Yazı yazmak;  insanın dilin sembollerini ve işaretlerini kullanarak duygu ve düşüncelerini, kelimelerle cümleler kurarak, kağıda ya da çağımızda bilgisayar diskine kaydetmesidir. Yazı insanlık tarihinin en önemli buluşudur bence. Geri kalan her şey ondan sonra gelir.

Yazı bilgiyi insandan insana, nesilden nesile aktarırken zamanı akışkan hale getirir, bağlar, bütünler... Bilimsel, teknik, psikolojik, felsefik, antropolojik, politik her türlü birikimini yazıyla depolarız.

Mutlu oluruz yazarız, kızarız yazarız, üzülürüz yazarız, özleriz yazarız... Kutlamak için yazarız, acıyı paylaşmak için yazarız, eleştirmek için yazarız, unutmamak için yazarız, keşfederiz yazarız, beğeniriz yazarız, beğenmeyiz yazarız, özür dilemek için yazarız, buluşmak için yazarız, aşık oluruz yazarız, ayrılmak için yazarız, savaşmak için yazarız, barış için yazarız, politik görüşümüzü paylaşmak için yazarız, şarkılar için yazarız...

Yazı insan ruhunun somuta özgürleştiği alandır. Yazarlar, şairler gibi bazıları yazmadan duramaz mesela. Yazmak onların varolma halleridir. Ruhlarını tedavi ettikleri özgür meydandır.

Yazmak aynı zamanda cesaret gerektirir. Yazan insan önce kendisiyle karşılaşır, sonra yazdığını okuyanlarla.

Konuşma hakkı gibi, yazmak da insanın doğal hakkıdır. Herhangi bir dili konuşmak nasıl haksa, herhangi bir düşünceyi yazmak da o kadar haktır.
Yazılanı okuyan karşı taraf, yazıyı onaylayabilir, onaylamayabilir, beğenebilir, beğenmeyebilir, hatta nefret edebilir. Okuyucunun yazı hakkındaki düşüncesi duygusu ne olursa olsun, yazarın kafasındaki artık yazılmıştır, somutlaşmıştır. Yazıyı yok sayamazsınız...Yazarın kafasındaki artık rapdedilmiştir. 

Yazmak ve okumak, iki tarafı olan bir uzak ilişki. Bir taraftan da son derece yakın, iç içe geçmiş bir ilişki. Aynı evlilik ilişkisi gibi kimi zaman tatlı, kimi zaman zorlu. Yazar-okur ilişkisi saygı gerektiriyor, bu ilişki iki tarafın da birbirlerini -en azından insan oldukları için- anlama çabasını ve hoşgörü gerektiriyor. Eleştiriye açık olmayı ve açık kafalı olmayı gerektiriyor. Bazen dostumuzun takdirinden çok daha fazlasını, en büyük düşmanımızın eleştirisinden, yazdığından öğrenebiliriz.

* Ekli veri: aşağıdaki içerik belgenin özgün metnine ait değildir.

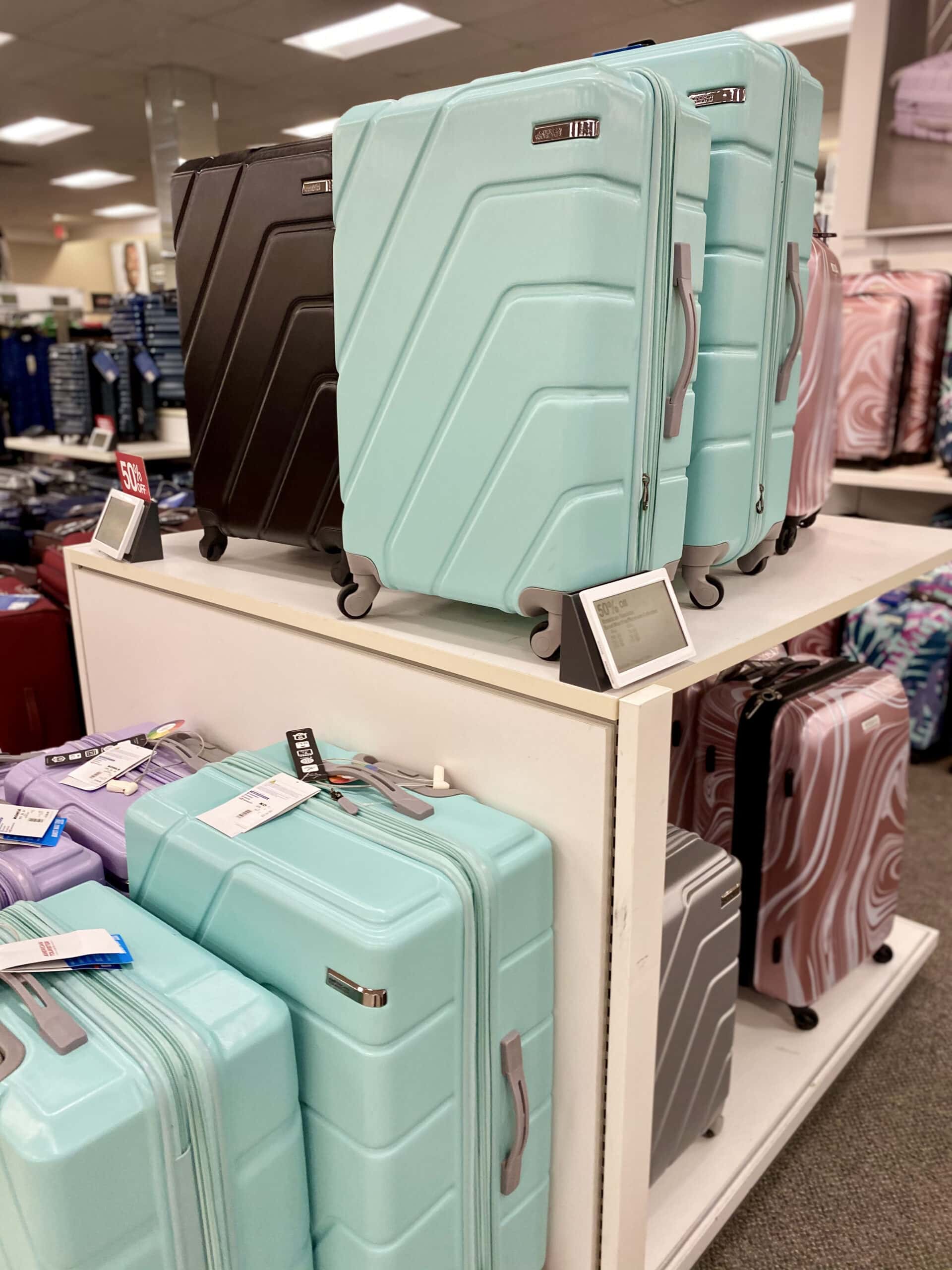 Kohls Luggage Clearance Britain, SAVE 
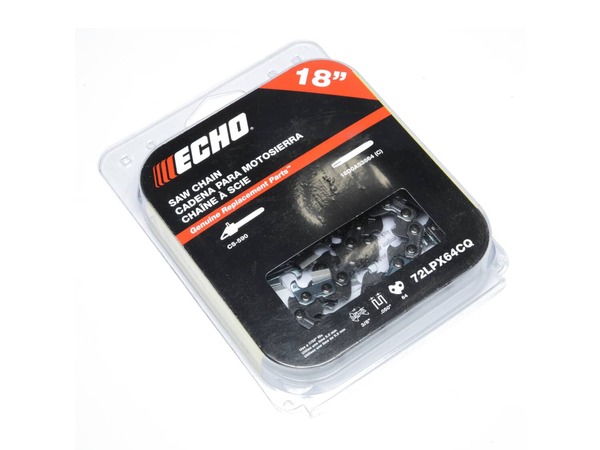 11826129-1-M-Echo-72LPX64CQ-Saw Chain - 18-In. 45Cm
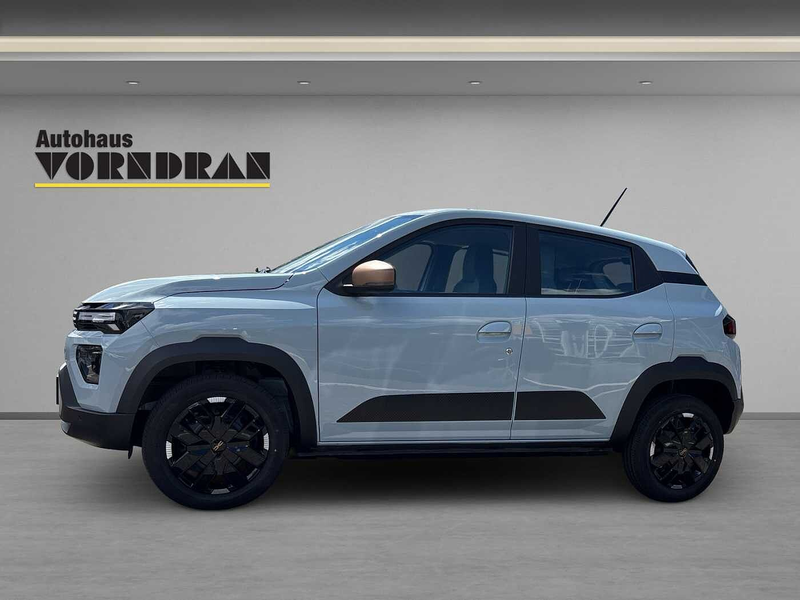 Dacia Spring Extreme 100 EPH vo+hi+Kamera  CCS Schuko Navi — photo 3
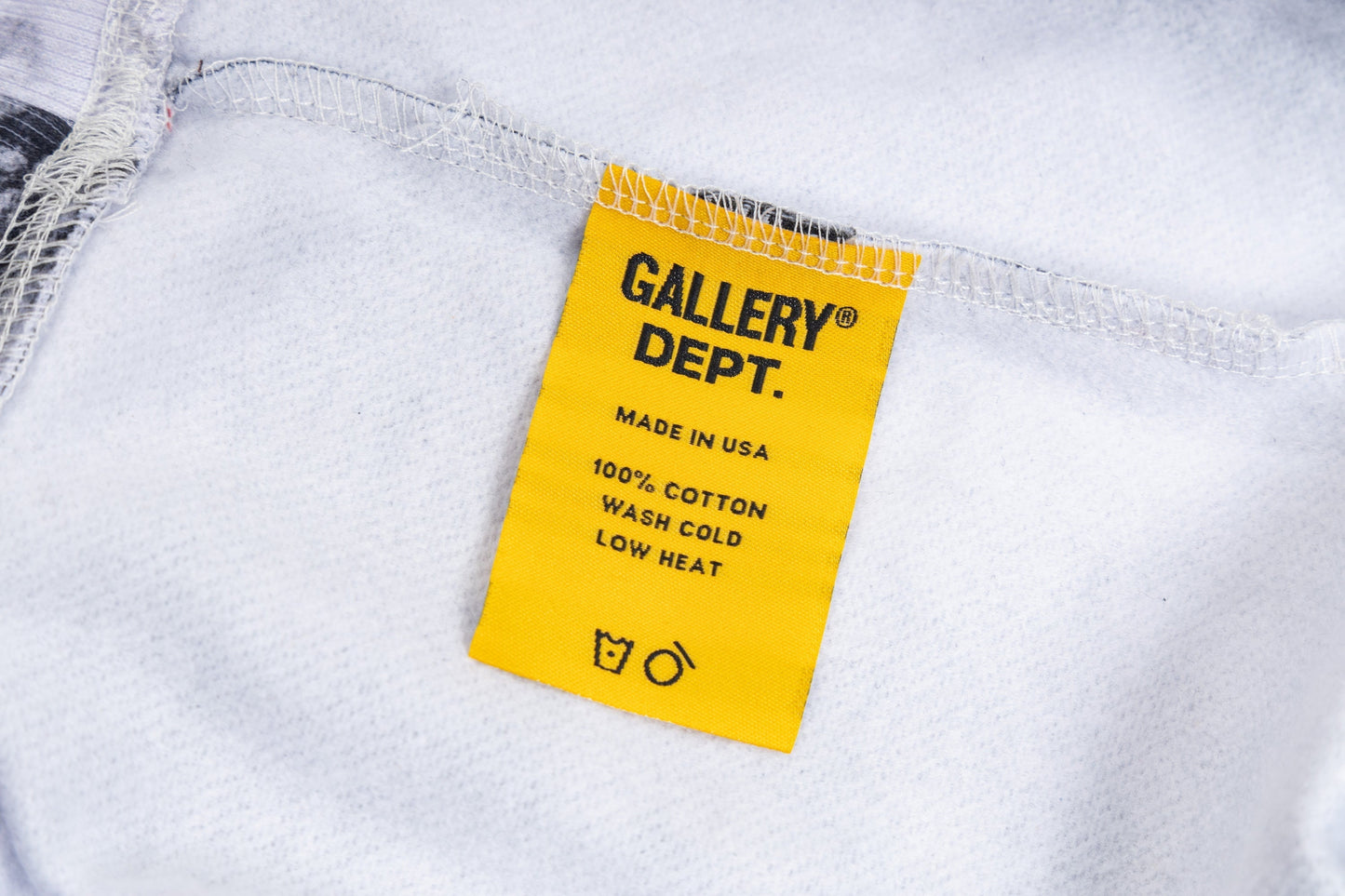 GALLERY DEPT Nouveau Hoodie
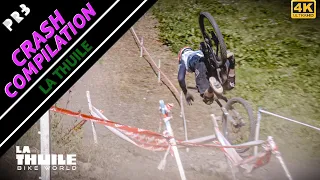 CAMPIONATO ITALIANO ENDURO 2023 | La Thuile | CRASH COMPILATION & JOLLY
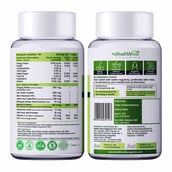 2 - Health Veda Organics Advance Biotin, 60 tablet(s) Unflavoured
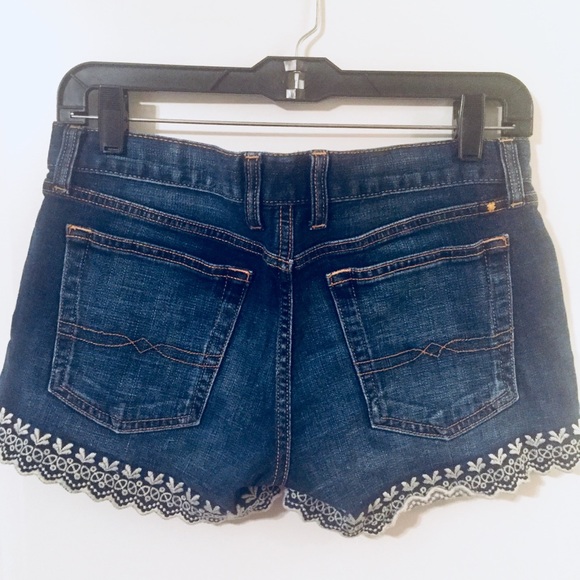 Luck Brand Abbey Short - Picture 6 of 7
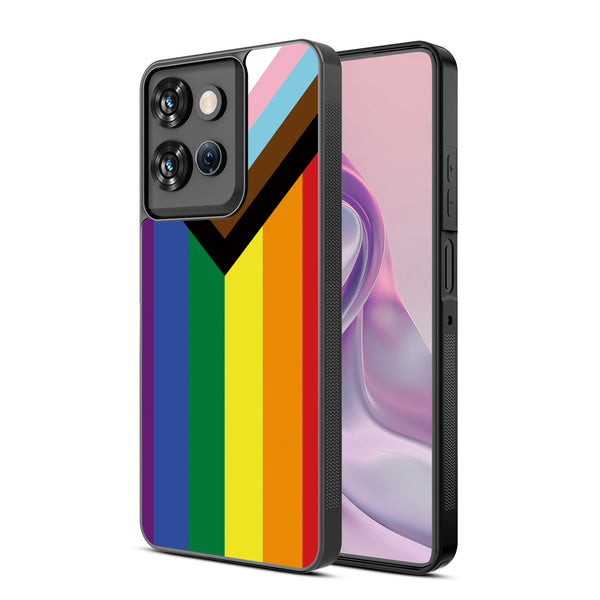MyBat Design Lab Series Case for Motorola Moto G Power 5G 2026 / 2025 - LGBTQ+ Flag - MMGPW26CSLESM034-2.jpg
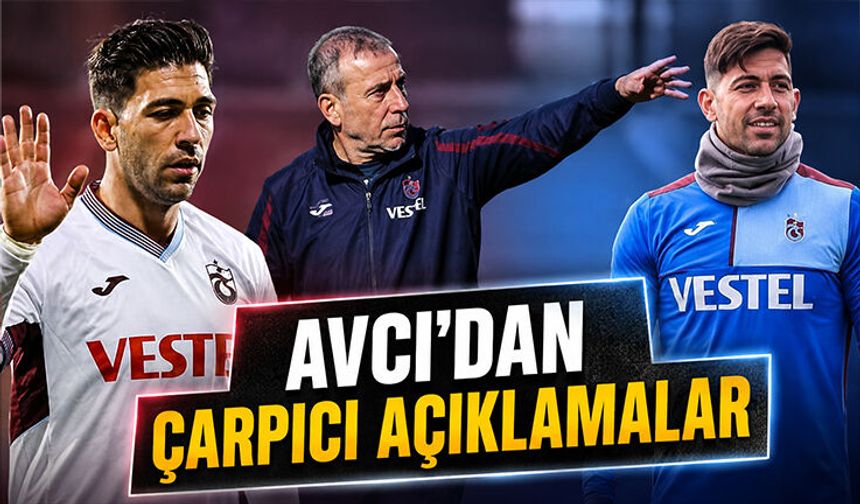 Abdullah Avcı'dan Flaş Fenerbahçe ve Bakasetas İtirafı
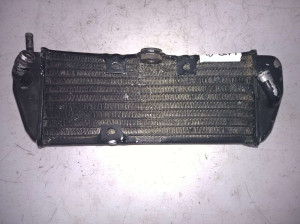 Left Radiator for Suzuki RMX250 RMX 250 1996 96 17720-05D00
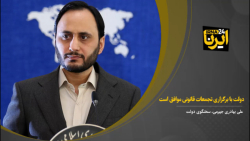 بهادری جهرمی: دولت با برگزاری تجمعات قانونی موافق است بهادری جهرمی: دولت با برگزاری تجمعات قانونی موافق است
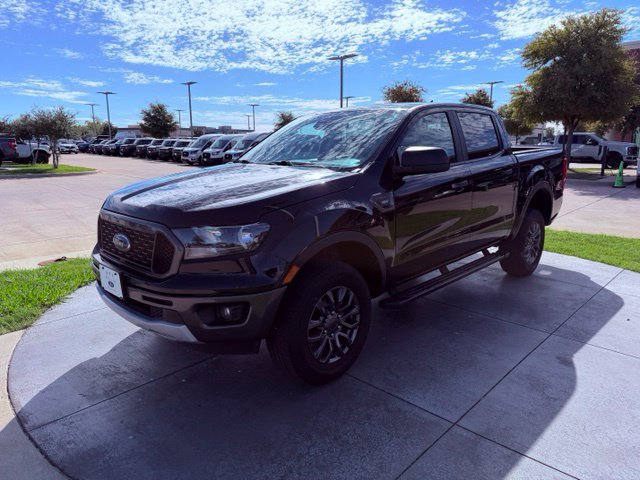 Used 2022 Ford Ranger XLT w/ Equipment Group 302A High RWD image 3
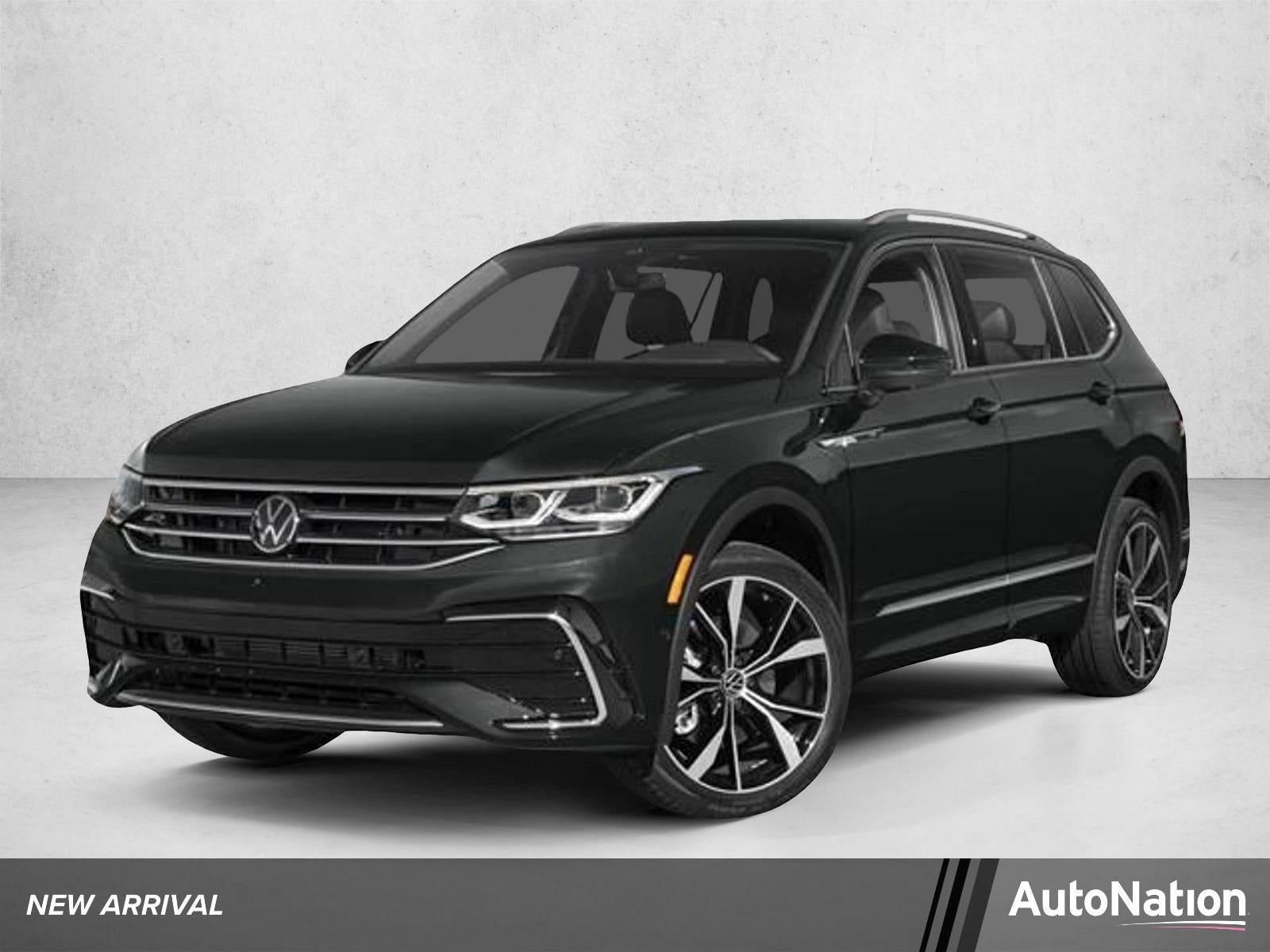 2023 Volkswagen Tiguan 2.0T SEL R-Line 4MOTION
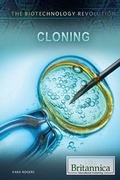 Cover: Cloning - Rosen Education Service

Yazılanı ve yazarı sınıflamak ya da sıfatlandırmak yerine, yazılandan yararlanmaya çalışmak sanırım daha doğru bir tavır, hatta insanı ilerleten bir tavır. Yani yazının pisi, temizi olmaz. Yazı yazıdır. Yazı insanın kendisidir. İşte tam da bu nedenle saygıyı hak eder.